» What the task requires: In the article below on the Sembabule goat project, what did each of the best five farmers receive this year?

» Document text:
+--

With the funding from the Government, he has managed to distribute 17,220 female local goats and 108 Savannah goats to all the beneficiary farmers.

A total of 4,515 offspring have so far been registered with 1,443 as pure white breed, while 2,293 offspring represent other breeds. A total of 779 offspring have so far been sold off to other beneficiaries.

“This is a good trend and I think I have achieved my overall dream of creating more ‘Ssembeguyas’ in the district as directed by President Yoweri Museveni,” he explained.

“I think the best thing in life is being a poor man among 1,000 rich people instead of being the only rich among 1,000 poor people,” he adds.

Ssembeguya explains that before goats are distributed, they are branded, treated, sprayed, de-wormed and vaccinated against peste des petits ruminants, a highly contagious disease among the goats.

To acknowledge receipt of the goats, delivery agreements are signed between the two parties.

Ssembeguya says, for a farmer to benefit from the scheme, they have to have enough grazing land and basic knowledge about goat rearing.

“Once we assess and find out that a farmer has the above requirements, we proceed to support the farmer with the goats,” he notes.

Cooperative society

For easy marketing of their goats, farmers in the area have registered a cooperative society – Sembabule Goat Breeders and exporters Cooperative Society. The best farmers under the project are also to be rewarded annually. This year, the best five farmers received 20 iron sheets each.

Next year, two farmers will be rewarded with two motorcycles and in the final year, a new pickup truck will be given out to the overall best farmer.

Achievements

Ssembeguya is quick to call the project and as a great success.

“I am also a progressive commercial farmer with undying desire to develop animal husbandry,” he says.

Ssembeguya attributes his success to working with people and employing veterinary doctors, who keep his livestock healthy.

“It is important for one in business to avoid being an island. Employ technical people, tell them what you want and treat them like human beings. They are not doing you a favour neither do you do them a favour by employing them,” he advises.

In 2006, Ssembeguya Estates Uganda Limited was nominated by the Uganda Investment Authority as the investor of the year (diaspora category). 

Owing to the success of this business, President Museveni paid Ssembeguya a visit at his farm in Ssembabule district.

“I didn’t know he was in search of goats to export to the Arab world. He fell in love with what he saw as he toured my farm,” notes Ssembeguya. “Apparently, the President’s advisors had told him that it was impossible to rear Savanna goats in Uganda. But I was a living testimony in the district.”

Challenges

The district veterinary officer, Dr. Angello Ssali, however, noted that despite the different interventions, the enterprise is still constrained by rampant goat diseases like helminthiasis, brucellosis, heart water, kid diarrhoea and of late, dermatomycosis.

“There is also indiscriminate breeding, high theft rates of goats and inadequate water resources,” he explained.

On his part, the acting director of animal resources, Dr. Nicholas Kauta, who handed over 100 iron sheets to the best successful farmers, cautioned them against unnecessary movements of goats to avoid the deadly goat plague disease.

Kauta noted that the Government had so far imported two million doses of vaccines to treat the rampant goat plague, now ravaging livestock animals in the Karamoja sub-region.

He appreciated Ssembeguya’s efforts towards the development of the livestock sector and assured him of the government’s support.

“This project will help in the establishing of nucleus breeders, outgrowers and stratify the breeders as we as link them to strategic local and regional markets,” said Kauta.

Advice

Ssembeguya  says goat production is the second most important economic enterprise only next to cattle, especially in the rangeland areas in the district.

Goats also play a vital social-economic and cultural role in the livelihoods of the rural communities by providing mainly meat and income.

 The district also has a great comparative advantage for goat production because it is located in the south western dry savanna with plenty of shrubs, mainly accassia that is very suitable for goat production.

+--

» Records provided:
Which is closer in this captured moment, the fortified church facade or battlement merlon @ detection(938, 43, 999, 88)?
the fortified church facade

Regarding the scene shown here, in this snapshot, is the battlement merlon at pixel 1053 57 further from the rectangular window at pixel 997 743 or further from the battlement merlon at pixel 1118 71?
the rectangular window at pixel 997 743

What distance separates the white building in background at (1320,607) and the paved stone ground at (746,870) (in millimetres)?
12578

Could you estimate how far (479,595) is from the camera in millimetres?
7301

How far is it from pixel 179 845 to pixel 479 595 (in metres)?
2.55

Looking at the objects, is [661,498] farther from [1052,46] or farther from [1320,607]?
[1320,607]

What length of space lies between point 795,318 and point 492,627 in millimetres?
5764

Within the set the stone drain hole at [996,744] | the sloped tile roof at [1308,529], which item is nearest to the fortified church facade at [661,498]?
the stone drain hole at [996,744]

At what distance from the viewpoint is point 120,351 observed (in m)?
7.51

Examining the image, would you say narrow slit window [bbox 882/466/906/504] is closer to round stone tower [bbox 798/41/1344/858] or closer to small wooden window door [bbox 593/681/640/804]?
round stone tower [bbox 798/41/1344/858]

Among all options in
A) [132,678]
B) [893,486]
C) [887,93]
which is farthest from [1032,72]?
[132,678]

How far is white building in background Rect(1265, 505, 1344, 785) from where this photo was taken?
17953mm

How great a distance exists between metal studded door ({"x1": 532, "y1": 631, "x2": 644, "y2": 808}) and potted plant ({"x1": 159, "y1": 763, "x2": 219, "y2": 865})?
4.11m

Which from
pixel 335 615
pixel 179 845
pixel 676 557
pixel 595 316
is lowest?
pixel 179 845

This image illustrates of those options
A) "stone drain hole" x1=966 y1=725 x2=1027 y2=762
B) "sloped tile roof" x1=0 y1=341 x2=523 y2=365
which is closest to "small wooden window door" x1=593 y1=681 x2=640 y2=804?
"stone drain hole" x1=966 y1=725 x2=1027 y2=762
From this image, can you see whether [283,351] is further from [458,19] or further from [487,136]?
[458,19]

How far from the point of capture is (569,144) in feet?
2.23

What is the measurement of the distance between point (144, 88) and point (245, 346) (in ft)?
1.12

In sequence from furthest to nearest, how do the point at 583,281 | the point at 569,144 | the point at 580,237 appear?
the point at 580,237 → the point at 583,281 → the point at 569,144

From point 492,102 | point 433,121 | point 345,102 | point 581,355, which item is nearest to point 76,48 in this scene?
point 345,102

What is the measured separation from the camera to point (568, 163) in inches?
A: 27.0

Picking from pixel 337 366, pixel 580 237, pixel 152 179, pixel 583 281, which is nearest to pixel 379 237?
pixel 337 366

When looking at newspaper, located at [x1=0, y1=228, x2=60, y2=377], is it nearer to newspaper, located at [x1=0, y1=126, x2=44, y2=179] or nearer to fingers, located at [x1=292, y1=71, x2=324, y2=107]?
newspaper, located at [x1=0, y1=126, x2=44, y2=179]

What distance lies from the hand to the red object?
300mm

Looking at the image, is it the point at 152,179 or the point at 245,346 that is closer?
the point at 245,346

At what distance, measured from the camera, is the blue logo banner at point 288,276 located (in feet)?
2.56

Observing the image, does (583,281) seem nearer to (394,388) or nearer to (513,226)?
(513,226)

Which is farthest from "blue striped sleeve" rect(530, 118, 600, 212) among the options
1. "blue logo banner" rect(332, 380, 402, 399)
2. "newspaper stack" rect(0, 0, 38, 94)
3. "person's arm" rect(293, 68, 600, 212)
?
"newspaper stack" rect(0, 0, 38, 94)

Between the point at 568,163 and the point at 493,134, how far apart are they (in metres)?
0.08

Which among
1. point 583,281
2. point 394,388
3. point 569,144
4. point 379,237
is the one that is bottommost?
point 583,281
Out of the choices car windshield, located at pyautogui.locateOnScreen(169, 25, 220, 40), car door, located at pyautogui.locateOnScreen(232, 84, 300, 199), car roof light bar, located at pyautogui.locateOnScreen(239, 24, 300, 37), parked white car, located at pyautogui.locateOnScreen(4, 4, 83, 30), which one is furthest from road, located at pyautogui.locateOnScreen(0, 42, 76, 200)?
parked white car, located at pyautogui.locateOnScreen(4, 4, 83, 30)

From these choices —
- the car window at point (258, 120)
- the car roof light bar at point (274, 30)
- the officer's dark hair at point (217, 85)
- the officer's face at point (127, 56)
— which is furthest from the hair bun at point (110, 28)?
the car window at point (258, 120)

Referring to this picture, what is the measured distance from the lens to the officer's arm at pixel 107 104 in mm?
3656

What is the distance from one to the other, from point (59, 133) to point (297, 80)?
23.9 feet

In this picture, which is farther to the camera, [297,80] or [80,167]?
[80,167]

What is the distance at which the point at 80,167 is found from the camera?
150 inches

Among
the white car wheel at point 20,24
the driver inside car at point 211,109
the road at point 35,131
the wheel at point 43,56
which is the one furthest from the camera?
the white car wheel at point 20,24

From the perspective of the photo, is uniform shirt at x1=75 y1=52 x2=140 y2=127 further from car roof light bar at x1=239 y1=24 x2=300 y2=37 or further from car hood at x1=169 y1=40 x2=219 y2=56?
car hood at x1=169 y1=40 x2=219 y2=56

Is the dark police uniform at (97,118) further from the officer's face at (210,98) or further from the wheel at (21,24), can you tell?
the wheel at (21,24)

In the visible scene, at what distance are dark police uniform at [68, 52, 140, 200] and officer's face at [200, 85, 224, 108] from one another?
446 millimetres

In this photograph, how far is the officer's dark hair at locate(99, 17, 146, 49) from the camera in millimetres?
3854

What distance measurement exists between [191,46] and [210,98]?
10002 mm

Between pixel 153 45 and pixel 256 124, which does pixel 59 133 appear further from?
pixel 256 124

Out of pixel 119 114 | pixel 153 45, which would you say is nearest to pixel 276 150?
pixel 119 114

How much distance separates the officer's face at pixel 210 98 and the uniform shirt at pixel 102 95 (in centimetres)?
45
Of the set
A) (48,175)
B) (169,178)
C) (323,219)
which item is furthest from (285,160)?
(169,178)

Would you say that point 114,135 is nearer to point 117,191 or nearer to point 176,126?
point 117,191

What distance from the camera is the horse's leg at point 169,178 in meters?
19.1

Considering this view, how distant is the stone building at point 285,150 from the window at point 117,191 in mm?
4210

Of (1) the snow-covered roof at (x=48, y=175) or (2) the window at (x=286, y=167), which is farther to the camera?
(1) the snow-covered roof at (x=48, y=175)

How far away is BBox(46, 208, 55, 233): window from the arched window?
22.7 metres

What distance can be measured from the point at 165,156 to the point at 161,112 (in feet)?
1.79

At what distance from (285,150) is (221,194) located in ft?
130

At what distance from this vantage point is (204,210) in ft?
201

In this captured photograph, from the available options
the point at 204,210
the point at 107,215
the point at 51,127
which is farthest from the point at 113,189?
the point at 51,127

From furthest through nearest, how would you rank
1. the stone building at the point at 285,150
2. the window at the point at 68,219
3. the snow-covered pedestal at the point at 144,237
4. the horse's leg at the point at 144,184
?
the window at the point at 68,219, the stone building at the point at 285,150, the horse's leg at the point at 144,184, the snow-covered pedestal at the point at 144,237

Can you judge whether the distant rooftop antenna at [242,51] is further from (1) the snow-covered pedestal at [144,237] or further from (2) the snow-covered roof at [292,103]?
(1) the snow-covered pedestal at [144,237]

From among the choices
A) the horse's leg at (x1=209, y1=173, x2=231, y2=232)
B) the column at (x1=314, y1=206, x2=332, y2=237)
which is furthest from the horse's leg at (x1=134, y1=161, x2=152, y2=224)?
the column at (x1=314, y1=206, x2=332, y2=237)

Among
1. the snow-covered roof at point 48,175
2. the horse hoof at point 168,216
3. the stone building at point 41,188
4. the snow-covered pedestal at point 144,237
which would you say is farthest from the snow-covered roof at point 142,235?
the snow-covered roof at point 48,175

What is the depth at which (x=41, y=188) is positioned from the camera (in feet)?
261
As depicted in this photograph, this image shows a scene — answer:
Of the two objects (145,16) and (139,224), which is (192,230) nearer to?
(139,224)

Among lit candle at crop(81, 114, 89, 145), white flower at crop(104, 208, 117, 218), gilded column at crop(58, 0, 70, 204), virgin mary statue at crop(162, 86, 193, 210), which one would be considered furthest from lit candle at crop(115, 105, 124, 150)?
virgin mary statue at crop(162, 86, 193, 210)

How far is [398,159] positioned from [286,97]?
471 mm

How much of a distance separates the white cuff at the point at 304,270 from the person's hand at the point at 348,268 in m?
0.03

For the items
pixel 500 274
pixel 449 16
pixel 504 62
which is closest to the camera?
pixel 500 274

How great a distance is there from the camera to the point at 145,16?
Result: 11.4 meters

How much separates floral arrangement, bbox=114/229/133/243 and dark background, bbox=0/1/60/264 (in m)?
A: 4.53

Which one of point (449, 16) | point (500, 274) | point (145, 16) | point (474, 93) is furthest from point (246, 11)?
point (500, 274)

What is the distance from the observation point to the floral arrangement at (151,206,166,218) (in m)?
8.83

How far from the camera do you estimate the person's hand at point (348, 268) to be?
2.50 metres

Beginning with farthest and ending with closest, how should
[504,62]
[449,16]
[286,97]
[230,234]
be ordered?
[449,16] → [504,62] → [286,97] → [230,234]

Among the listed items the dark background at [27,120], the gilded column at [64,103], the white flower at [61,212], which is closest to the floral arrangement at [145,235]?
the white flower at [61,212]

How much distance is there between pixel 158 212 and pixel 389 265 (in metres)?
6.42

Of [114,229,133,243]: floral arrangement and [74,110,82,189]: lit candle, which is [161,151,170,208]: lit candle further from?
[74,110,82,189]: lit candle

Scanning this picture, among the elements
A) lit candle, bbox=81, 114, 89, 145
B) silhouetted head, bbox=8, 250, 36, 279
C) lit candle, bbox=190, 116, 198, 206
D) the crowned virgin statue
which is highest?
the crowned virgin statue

+--

» Solution to the problem: Each received 20 iron sheets.